I wrote recently about the massive outage experienced by DBS Bank in Singapore for which vendor IBM has taken responsibility. The merits of outsourcing mission-critical systems to a third party aside, I felt that the entire incident makes an excellent case study in dispelling the perceived invulnerability of enterprise systems.
So what went wrong from a technical perspective? And what lessons can small and mid-sized businesses glean from this debacle? Understandably, some critics have charged that the bank has not revealed sufficient details pertaining to the outage. Based on the additional details that were released, my opinion is that there is at least adequate information for us to avoid committing the same mistakes.
According to the official news release, the first sign of problems started the morning of the day before:
IBM software monitoring tools sent an alert message to IBM's Asia Pacific support centre located outside of Singapore. It indicated there was instability in a communications link in the storage system which was connected to a mainframe. At this point, the storage system was functioning. An IBM field engineer was despatched to the DBS data centre and was given approval by DBS to repair the machine.
What transgressed next was a series of repeated - and erroneous - attempts to reseat and replace the affected data cable. The system finally exhausted its tolerance limits the fifth time this happened and promptly shut the entire storage array down. The system behaved in such a manner as it was configured for data reliability, and every attempt to reseat the data cable while the system was "live" is likely leaking all kind of extraneous bits into core systems.
If the correct procedures had been used, the storage system would have automatically suspended the communications link and the machine would have instructed the engineer to replace the cable and both cards together and maintain redundancy of the system.
As data integrity is considered a higher priority than availability, the storage system is designed to automatically cease communicating under these conditions. In doing so, the system preserved full data integrity. In spite of the machine's high availability and redundancy, these incorrect procedures caused the outage.

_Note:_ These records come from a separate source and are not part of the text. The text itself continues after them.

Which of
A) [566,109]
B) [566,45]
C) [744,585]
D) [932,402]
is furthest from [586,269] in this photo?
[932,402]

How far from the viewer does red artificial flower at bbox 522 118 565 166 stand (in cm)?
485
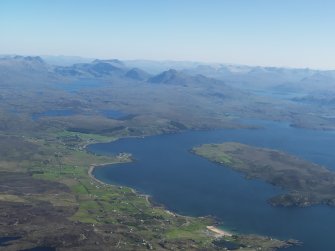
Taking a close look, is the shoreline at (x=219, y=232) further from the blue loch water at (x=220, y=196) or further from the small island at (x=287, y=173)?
→ the small island at (x=287, y=173)

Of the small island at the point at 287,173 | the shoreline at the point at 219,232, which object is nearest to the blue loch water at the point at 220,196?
the shoreline at the point at 219,232

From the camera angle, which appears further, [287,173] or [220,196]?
[287,173]

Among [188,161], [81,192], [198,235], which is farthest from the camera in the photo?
[188,161]

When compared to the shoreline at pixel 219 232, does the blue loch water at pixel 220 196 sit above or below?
below

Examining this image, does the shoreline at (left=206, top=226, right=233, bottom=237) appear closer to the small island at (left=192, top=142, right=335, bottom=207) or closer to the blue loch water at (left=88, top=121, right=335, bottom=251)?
the blue loch water at (left=88, top=121, right=335, bottom=251)

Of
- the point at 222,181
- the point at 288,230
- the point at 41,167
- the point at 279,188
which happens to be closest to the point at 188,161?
the point at 222,181

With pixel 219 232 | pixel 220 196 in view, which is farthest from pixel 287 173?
pixel 219 232

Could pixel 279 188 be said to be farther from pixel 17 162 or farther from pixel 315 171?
pixel 17 162

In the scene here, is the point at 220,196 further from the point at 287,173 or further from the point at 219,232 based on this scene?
the point at 287,173
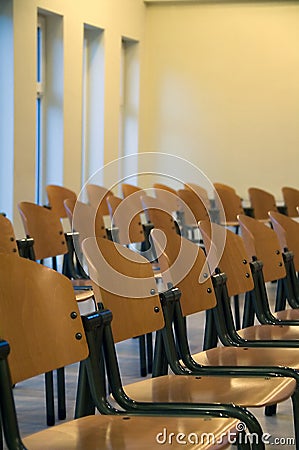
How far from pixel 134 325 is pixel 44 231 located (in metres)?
2.52

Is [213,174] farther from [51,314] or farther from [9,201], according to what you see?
[51,314]

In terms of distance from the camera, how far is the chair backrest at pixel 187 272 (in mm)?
3568

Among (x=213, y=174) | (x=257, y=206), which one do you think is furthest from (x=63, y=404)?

As a result, IBM has announced that it will take steps to enhance the training of related personnel on "current procedures" as well as bringing in "experts from its global team" to conduct a further incident study and come up with recommended actions.
So what can SMBs learn from this debacle? Simple: Staff training is non-negotiable.
And just because the same systems have worked for you in the past doesn't necessary mean that they will continue to do so in the face of non-optimal or erroneous procedures. In addition, prior experience counts for nothing if you were doing it wrong all the while.
And this wasn't an isolated case of one poorly trained professional having slipped through the gaps either. It was clear that the on-site engineer was in communication with the support center; both parties agreed to simply "yank the cable" to check if the error was transient. Indeed, the timing of the various site visits suggests that on-site engineers and staffers belonging to different shifts committed the same mistake.
The abuse finally resulted in the entire system grinding to a halt due to an aggressive configuration that favors data integrity. Not that I disagree - I do have a bank account with DBS, and would really hate mistakes where my money is concerned. However, this was also obviously not something that the staffers were cognizant of; or nobody would have swapped cables around like they did.
Whatever the case, data integrity checks while booting up resulted in lengthy delays in rebooting the system, so much so that normal operations were disrupted when the business day started. So what next for DBS? You can be sure that some drastic changes are taking place right now in the rank and file.
Already, Singapore's central bank, the Monetary Authority of Singapore, has censured the bank and imposed measures to punish the bank for the downtime; the bank's international reputation is also no doubt tarnished as a result.
For now, there is still time for your SMB to stop relegating staff training to the backburner, and do something about it today.